Here's a deceptively simple question sure to keep you up at night tossing and turning with regret: If you could go back in time, what would you tell yourself as a college freshman? Now let's up the ante a bit: What will you tell your KID as a college freshman?
Thankfully I still have a few years to figure out what I'm going to tell my kids, but considering how clueless I was at that age (not that I had a clue about how clueless I was, of course), I'm guessing that list of Do's and Don'ts is gonna be pretty long, so I might as well get started now.
Here's what I've got so far:
10 Ways to Not Spend College Completely Screwing Up the Rest of Your Life
1. Learn the difference between recklessness and fearlessness. (One will kill you, the other will make you stronger.)

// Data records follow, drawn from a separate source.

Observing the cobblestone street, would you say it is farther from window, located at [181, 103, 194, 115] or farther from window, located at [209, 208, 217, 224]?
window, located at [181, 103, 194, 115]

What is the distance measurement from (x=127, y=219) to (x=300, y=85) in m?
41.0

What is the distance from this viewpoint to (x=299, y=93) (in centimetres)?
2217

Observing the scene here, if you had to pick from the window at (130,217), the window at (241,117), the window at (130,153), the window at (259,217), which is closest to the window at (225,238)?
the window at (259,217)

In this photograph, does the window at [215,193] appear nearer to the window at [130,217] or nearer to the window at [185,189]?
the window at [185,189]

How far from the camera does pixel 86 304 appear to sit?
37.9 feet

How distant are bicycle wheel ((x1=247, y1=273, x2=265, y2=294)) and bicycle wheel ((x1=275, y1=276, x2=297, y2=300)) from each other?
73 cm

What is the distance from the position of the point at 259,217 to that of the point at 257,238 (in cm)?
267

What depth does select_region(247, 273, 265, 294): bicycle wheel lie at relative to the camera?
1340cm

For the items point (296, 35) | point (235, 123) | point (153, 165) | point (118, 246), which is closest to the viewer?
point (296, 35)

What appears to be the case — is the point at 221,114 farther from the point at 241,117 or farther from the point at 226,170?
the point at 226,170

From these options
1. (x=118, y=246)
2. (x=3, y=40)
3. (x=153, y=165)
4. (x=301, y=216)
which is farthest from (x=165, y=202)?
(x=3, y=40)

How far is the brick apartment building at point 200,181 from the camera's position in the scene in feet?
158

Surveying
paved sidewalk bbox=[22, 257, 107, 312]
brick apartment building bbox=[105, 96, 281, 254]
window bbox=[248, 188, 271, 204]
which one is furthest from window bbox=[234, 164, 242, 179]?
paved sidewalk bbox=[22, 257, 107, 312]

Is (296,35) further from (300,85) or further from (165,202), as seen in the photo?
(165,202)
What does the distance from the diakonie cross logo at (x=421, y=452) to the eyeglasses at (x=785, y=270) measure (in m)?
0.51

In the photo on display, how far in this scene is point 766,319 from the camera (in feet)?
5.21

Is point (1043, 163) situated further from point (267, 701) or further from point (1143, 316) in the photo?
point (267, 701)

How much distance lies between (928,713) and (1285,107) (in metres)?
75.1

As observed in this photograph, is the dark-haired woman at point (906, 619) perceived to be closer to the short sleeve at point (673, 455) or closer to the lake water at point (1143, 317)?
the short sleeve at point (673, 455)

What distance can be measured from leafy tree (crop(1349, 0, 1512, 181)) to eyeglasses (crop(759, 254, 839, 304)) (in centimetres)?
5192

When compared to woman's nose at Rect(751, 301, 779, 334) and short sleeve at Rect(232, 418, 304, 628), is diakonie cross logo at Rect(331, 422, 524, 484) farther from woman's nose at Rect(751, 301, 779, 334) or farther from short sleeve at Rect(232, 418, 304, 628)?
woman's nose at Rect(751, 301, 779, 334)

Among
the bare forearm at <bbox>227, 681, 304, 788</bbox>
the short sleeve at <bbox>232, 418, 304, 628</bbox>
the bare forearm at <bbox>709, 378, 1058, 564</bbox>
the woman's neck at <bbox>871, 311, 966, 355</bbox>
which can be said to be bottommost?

2. Never change your major/schools/politics/hair color/clothes because some guy/girl you're dating said you should.
3. Don't pass out drunk around people who have access to permanent markers.
4. Don't do anything illegal ... but if you DO, for the love of god, don't film/photograph yourself doing it and and then put the evidence on the internet.
5. Realize that your parents are ignorant fools. Don't go out of your way to tell them.
6. Realize that you, too, are an ignorant fool. (Feel like even more of an ignorant fool for going out of your way to make your parents feel like ignorant fools -- I warned you!)
8. Sleep (but not too much).
9. Spend no more than half a second measuring your own self-worth against the looks/accomplishments/experience/bank account, etc. of anybody else. Half a second is more than enough time to waste.
10. Don't date your professor. EVER. Or your friend's professor. He/she is not, as you might like to believe, dazzled by your precocious wisdom or budding talent or old soul.
Dang, this is gonna be an even longer list than I thought!
What advice will you give your kid as a college freshman?